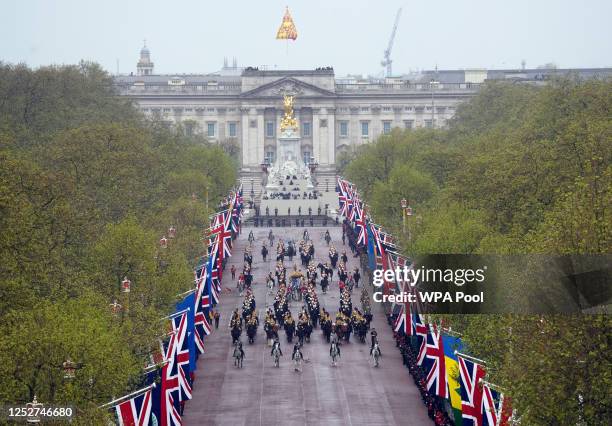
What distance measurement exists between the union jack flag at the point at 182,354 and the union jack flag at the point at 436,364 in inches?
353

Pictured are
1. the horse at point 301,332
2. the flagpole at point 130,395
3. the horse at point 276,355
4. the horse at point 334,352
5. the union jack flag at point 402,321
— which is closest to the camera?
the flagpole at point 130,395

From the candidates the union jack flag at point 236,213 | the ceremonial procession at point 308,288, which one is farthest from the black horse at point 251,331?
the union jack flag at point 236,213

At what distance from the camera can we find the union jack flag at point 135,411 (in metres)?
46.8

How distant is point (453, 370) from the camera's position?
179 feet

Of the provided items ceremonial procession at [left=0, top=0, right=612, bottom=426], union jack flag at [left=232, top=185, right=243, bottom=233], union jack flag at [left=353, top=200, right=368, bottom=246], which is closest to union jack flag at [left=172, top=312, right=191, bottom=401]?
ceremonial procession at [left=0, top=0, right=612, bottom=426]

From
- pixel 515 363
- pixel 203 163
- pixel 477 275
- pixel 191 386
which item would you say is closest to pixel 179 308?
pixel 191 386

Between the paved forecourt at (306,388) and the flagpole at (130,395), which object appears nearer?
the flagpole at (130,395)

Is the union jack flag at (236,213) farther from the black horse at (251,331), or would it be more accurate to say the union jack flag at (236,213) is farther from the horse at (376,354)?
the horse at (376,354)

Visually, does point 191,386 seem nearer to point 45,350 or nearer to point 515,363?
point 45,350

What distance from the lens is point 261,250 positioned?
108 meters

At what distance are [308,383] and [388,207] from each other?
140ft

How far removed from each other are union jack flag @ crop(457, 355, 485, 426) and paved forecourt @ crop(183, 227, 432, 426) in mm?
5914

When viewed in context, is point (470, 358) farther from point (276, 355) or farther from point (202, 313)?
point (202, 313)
=======
* [What is required]:
Copy the entire listing above word for word, omitting the pictures.

* [Output of the task]:
What distance measurement exists between the union jack flag at the point at 182,354 and the union jack flag at the point at 436,364 in inches?
353

Pictured are
1. the horse at point 301,332
2. the flagpole at point 130,395
3. the horse at point 276,355
4. the horse at point 334,352
5. the union jack flag at point 402,321
— which is closest to the camera?
the flagpole at point 130,395

From the candidates the union jack flag at point 236,213 | the ceremonial procession at point 308,288, which one is farthest from the black horse at point 251,331?
the union jack flag at point 236,213

At what distance from the camera can we find the union jack flag at point 135,411 (in metres)?
46.8

How distant is point (453, 370) from the camera's position?
179 feet

Of the provided items ceremonial procession at [left=0, top=0, right=612, bottom=426], union jack flag at [left=232, top=185, right=243, bottom=233], union jack flag at [left=353, top=200, right=368, bottom=246], which is closest to union jack flag at [left=172, top=312, right=191, bottom=401]?
ceremonial procession at [left=0, top=0, right=612, bottom=426]

From
- pixel 515 363
- pixel 203 163
- pixel 477 275
- pixel 191 386
which item would you say is closest to pixel 179 308?
pixel 191 386

Between the paved forecourt at (306,388) and the flagpole at (130,395), which object appears nearer?
the flagpole at (130,395)

Is the union jack flag at (236,213) farther from the black horse at (251,331), or would it be more accurate to say the union jack flag at (236,213) is farther from the horse at (376,354)?
the horse at (376,354)

Visually, does point 191,386 seem nearer to point 45,350 or nearer to point 515,363?
point 45,350

What distance from the lens is point 261,250 positioned?
108 meters

At what distance are [308,383] and [388,207] from each other?
140ft

How far removed from each other are union jack flag @ crop(457, 355, 485, 426) and paved forecourt @ crop(183, 227, 432, 426) in mm?
5914

When viewed in context, is point (470, 358) farther from point (276, 355) or farther from point (202, 313)?
point (202, 313)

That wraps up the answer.